North-Central Section–40th Annual Meeting (20–21 April 2006)

Paper No. 8
Presentation Time: 4:00 PM

CORAL GROWTH VERSUS REEF ACCRETION: PROBLEMS OF SCALE, TAPHONOMY AND PERCEPTION


HUBBARD, Dennis K., Dept. of Geology, Oberlin College, 52 W. Lorain St, Oberlin, OH 44074 and RAMIREZ, Wilson, Dept. of Geology, University of Puerto Rico, PO Box 9017, Mayaguez, PR 00681, dennis.hubbard@oberlin.edu

The recent decline in coral reefs begs for geologic context to separate “unprecedented” decline from natural but cyclic change. The issue is not whether anthropogenic stress bears heavily on the present problem, but rather how reefs have responded in the past to natural factors, and how we might use a better understanding of larger-scale processes to create better management and mitigation schemes under a regime of known human impact.

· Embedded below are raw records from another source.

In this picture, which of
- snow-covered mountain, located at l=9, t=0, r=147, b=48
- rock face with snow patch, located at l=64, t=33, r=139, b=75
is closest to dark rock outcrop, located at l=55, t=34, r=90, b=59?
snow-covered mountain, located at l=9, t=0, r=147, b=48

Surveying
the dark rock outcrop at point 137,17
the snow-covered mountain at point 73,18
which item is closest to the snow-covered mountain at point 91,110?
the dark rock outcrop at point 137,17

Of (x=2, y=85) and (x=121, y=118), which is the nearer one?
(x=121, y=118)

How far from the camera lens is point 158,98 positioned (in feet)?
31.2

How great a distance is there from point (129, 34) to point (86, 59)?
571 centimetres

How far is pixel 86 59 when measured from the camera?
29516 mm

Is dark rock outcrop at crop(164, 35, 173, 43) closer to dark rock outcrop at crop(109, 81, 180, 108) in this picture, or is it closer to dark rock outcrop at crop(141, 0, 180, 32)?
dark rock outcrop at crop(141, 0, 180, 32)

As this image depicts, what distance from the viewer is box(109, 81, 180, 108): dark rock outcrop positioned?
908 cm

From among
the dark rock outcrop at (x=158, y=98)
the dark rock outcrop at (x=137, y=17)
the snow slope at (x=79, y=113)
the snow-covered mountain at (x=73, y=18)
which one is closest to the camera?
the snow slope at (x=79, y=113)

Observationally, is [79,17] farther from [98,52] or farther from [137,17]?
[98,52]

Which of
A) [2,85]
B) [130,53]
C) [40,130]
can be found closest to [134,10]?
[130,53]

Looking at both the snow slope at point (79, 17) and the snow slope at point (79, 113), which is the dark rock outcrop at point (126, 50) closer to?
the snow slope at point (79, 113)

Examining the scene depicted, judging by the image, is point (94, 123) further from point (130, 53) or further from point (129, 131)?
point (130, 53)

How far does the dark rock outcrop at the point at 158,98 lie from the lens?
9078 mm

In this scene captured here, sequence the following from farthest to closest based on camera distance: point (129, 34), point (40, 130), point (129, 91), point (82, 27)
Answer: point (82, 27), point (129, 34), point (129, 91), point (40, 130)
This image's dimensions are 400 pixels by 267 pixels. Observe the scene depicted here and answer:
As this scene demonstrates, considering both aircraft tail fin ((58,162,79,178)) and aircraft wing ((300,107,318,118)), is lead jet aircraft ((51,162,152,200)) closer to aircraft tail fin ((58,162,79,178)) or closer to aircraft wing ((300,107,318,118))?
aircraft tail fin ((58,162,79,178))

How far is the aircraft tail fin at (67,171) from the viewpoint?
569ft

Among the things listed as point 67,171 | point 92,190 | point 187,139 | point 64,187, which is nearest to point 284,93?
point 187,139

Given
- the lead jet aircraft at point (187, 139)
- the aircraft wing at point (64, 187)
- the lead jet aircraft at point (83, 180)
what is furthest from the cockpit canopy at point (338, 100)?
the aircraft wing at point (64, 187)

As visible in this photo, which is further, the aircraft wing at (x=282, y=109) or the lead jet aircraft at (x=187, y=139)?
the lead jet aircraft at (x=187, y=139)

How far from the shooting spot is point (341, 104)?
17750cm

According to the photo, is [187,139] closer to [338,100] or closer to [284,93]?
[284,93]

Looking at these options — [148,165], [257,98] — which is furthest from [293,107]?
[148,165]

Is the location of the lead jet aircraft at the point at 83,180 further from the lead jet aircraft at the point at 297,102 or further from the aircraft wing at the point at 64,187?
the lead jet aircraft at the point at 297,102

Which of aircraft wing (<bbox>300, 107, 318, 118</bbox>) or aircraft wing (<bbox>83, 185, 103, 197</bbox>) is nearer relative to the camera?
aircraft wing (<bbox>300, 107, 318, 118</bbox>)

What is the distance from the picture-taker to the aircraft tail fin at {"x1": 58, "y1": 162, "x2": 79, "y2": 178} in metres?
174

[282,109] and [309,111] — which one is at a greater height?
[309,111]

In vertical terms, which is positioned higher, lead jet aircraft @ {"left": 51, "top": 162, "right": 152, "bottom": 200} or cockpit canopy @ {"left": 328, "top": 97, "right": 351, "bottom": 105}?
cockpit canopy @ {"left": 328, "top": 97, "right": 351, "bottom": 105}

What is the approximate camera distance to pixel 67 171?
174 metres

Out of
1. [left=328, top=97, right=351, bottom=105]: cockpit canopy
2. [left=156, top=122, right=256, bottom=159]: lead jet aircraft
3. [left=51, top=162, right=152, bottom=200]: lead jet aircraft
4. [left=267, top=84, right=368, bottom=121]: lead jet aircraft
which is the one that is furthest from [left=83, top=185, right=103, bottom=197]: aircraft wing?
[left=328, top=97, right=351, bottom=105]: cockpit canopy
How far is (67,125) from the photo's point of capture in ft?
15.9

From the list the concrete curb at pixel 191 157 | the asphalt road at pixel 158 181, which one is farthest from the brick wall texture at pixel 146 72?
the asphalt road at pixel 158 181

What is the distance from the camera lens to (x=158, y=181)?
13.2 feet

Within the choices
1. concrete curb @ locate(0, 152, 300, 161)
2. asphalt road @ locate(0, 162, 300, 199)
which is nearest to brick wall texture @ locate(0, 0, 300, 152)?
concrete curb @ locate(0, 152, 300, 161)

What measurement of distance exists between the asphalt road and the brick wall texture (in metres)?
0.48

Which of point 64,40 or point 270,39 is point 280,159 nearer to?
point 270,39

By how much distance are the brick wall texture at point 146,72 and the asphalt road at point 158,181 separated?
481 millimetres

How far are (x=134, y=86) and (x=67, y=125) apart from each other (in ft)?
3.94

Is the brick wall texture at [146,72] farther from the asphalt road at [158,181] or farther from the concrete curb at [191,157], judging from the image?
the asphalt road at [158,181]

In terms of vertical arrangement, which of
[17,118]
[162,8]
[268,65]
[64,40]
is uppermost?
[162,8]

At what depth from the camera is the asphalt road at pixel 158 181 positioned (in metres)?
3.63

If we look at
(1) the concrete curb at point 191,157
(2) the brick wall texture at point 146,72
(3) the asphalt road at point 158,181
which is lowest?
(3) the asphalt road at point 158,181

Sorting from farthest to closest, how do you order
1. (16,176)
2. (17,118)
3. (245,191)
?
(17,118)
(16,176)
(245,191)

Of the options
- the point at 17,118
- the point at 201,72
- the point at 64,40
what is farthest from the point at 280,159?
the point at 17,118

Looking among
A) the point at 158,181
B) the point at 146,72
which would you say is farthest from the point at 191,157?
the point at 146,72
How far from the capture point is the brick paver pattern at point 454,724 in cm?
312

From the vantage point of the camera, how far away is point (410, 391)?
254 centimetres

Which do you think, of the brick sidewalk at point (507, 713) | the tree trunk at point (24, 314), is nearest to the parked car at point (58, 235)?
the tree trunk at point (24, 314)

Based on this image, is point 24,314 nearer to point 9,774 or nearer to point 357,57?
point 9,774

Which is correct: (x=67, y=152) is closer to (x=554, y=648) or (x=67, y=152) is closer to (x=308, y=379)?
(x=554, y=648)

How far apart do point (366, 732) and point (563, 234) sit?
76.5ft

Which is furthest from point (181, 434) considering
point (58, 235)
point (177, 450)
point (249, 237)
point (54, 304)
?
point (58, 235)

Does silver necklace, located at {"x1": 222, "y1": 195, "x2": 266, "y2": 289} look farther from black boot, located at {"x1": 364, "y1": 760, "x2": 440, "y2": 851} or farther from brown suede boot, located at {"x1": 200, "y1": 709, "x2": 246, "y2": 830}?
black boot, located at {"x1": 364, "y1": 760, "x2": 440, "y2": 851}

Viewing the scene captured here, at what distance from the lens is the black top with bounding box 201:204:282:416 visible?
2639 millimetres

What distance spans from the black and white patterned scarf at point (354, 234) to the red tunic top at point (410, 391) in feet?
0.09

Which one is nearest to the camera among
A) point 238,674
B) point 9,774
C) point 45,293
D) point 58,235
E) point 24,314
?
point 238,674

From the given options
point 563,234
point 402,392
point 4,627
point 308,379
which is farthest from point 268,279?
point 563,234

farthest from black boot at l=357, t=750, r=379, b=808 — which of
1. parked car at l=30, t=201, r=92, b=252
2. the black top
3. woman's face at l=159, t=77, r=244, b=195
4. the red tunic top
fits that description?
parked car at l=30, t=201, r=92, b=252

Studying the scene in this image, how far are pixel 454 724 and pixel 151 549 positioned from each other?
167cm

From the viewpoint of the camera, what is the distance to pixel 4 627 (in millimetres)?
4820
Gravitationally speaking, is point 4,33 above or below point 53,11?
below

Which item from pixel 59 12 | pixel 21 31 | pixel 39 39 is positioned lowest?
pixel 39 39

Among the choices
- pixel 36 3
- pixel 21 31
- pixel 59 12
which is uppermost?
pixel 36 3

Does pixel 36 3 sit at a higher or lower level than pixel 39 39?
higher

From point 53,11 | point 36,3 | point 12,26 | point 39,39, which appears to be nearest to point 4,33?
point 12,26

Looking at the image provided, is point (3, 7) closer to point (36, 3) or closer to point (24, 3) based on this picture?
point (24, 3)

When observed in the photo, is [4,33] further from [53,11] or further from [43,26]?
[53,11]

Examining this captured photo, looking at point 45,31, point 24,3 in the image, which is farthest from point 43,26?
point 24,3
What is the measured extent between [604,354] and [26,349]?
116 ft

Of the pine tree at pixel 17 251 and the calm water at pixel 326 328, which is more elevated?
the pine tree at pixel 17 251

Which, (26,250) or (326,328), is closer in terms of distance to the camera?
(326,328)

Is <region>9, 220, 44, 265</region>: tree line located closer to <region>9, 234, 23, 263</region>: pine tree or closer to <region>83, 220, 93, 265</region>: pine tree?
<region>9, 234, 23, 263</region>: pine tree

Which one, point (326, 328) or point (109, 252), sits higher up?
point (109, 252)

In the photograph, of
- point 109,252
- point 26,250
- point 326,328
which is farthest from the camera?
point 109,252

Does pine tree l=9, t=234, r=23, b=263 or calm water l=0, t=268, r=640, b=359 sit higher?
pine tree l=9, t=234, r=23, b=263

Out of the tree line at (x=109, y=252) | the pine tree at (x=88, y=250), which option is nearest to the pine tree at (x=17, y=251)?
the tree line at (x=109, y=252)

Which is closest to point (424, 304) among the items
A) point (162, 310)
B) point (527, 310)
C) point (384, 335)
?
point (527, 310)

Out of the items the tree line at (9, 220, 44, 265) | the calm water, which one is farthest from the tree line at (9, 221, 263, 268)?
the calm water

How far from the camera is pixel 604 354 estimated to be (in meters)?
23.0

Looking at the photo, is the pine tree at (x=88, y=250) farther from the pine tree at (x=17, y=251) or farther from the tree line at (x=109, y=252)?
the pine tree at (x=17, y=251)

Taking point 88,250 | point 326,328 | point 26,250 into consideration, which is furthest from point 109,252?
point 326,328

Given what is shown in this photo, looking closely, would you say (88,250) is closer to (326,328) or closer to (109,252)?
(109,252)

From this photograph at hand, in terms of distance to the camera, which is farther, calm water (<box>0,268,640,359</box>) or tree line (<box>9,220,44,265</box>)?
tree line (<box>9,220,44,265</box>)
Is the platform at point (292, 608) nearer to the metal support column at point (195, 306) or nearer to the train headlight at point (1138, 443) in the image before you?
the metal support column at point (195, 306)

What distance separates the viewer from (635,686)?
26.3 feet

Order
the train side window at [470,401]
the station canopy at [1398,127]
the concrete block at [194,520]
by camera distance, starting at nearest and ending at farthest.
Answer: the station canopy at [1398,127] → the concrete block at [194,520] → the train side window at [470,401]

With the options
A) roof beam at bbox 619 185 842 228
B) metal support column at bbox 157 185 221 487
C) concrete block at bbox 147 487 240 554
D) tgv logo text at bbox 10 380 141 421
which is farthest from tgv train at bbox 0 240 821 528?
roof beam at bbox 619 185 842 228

Fundamental to this effort is an honest evaluation of how the things we observe on a small temporal or spatial scale (e.g., monitoring) compare to what we see in outcrop or cores. Coral growth decreases exponentially with depth and light. However, recently compiled data from coring investigations show that reef accretion does not change significantly with either water depth or dominant coral species within the upper 20-30 m of the water column. This apparent disconnect between coral growth and reef accretion argues for caution when comparing modern and ancient; reef accretion is not constrained solely by coral growth. While taphonomy can skew preservation away from branching or platy forms, time averaging can exaggerate the absolute importance of live corals in an assemblage preserved in core or outcrop. Equally important, spatial persistence need not infer temporal continuity. Because environments shift on any reef, changes in community structure within a few cores or across limited outcrop exposure need not reflect a significant change in community structure. At the same time, large time gaps may exist within continuous intervals of similar corals, especially when those species turn over rapidly. Methodological differences (e.g., quadrat vs. line transect vs chain transect) can produce significantly different results from the same modern reef. When combined with the realization that vertical outcrop transects (or cores) span time while modern measurements cross space, we are faced with some fundamental problems that must be overcome. While these might seem daunting reasons to abandon the whole exercise, such comparisons provide our only means of understanding reef development on time spans longer than a funding cycle or term limit. Realizing these pitfalls and quantifying their effects are of paramount importance if we are to bridge this critical gap between modern decline and past ecological change.